Various improvements were developed by Henschel which resulted in the Hs 129 A-1 series. This model was armed with a pair of 20 mm MG 151/20 cannons and two 7.92 mm (.312 in) MG 17 machine guns, along with the ability to carry four 50 kg (110 lb) bombs along the fuselage centreline. During late 1940, the A-1 was evaluated by Luftwaffe pilots, the notable conclusion of which was that the service refused to accept the aircraft in its current configuration.

===Hs 129 B-1===
Even prior to the delivery of the first A-1s, the aircraft already being redesigned in response to an instruction from the RLM to adopt French Gnome-Rhône 14M radial engines, which were captured in some number when France fell and continued to be produced under German occupation. This engine supplied 700 PS for takeoff, compared with the Argus at 465 PS. The Gnome-Rhone radials were also made in versions with opposite rotation for the propeller, and were installed on the Hs 129 with the port engine rotating clockwise and the starboard rotating counterclockwise, as seen from nose-on, thus eliminating engine torque problems.

During early 1941, a pair of HS 129 A-1s were refitted with the Gnome-Rhône radials and quickly demonstrated that they possessed more satisfactory performance. Although reviewing pilots were more satisfied with the aircraft's performance, complaints continued to be filed about the high stick forces as well as the poor visibility from the canopy. Accordingly, new electronically actuated trim tabs and a redesigned canopy with more extensive glazing was installed on the HS 129 B-0, along with a special Revi V12/C sight that was mounted externally just forward of the windscreen. As a result, the aircraft possessed noticeably superior vision. It is believed that all of the A-1s were converted into B-'s (although it has been claimed that some A-1s were sold to Romania).

During December 1941, the first of ten HS 129 B-0s was developed; in March 1942, the production standard Hs 129 B-1 commenced manufacture. Initially, the two models were quite similar, although some difference were apparent in terms of the positioning of the radio apparatus and the presence of exposed blast troughs for the guns on the B-1. Furthermore, the aircraft would receive adaptations to permit the carriage of a wide variety of armaments.

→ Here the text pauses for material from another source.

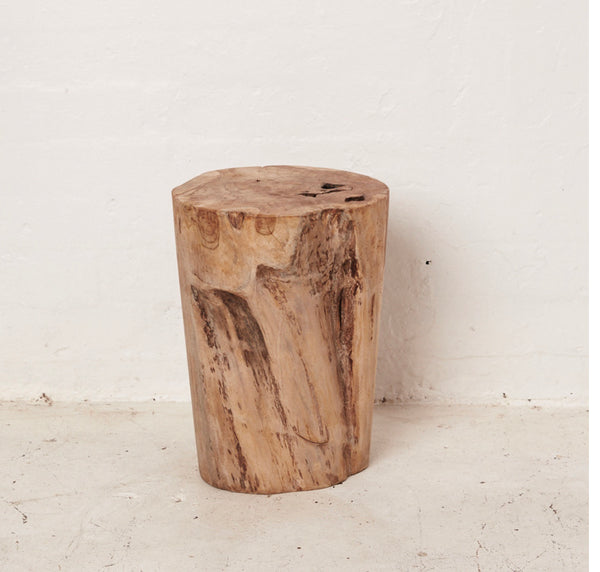 Hadi | Natural Tree Stump Stool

In preparation for the arrival of the B-1, I./SchlG 1 had been formed in January 1942 with Bf 109 E/Bs (fighter-bomber version of Bf 109 E) and Hs 123s and they delivered B-0s and every B-1 that was completed. During April 1942, the first 12 B-1s were delivered, enabling the 4th Staffel (squadron) to achieve operational readiness. They were promptly assigned to the Eastern Front (to Crimea) in the middle of May 1942 and in June they received a new weapon, the 30 mm (1.2 in) MK 101 cannon with armor-piercing ammunition in a centerline pod. This would be the B1/R2 Rüstsätze kit, the B1/R3 had the MK 101 replaced with a ventral tray of four 7.92mm MG 17 machine guns. The B1/R4 had a larger bomb load and the B1/R5 reconnaissance version had a camera.

===Hs 129 B-2===
During May 1942, deliveries of the new Hs 129 B-2 model commenced, side by side with the B-1 (of which just 50 aircraft had been delivered at that point). By July 1943, (prior to the launch of Operation Citadel, these were a total of five units of the Luftwaffe equipped with HS 129s. Initially, the only difference between the B-1 and B-2 models were changes to the fuel system – a host of other minor changes could be found almost at random on either model. These changes accumulated in the B-2 production line until they could eventually be told apart at a glance; the main differences being the removal of the mast for the radio antenna, the addition of a direction-finding radio antenna loop, and shorter exhaust stacks on the engines. In the field, the differences became more pronounced. The Rüstsatz field refit kits were renumbered and some were dropped, and in general, the Hs 129B-2/R2 aircraft in service with 4./Schlachtgeschwader 1 received the upgraded cannon pack using a 30 mm MK 103 cannon instead of the earlier MK 101. The MK 103 was effectively an upgraded MK 101 that was capable of increased muzzle velocity.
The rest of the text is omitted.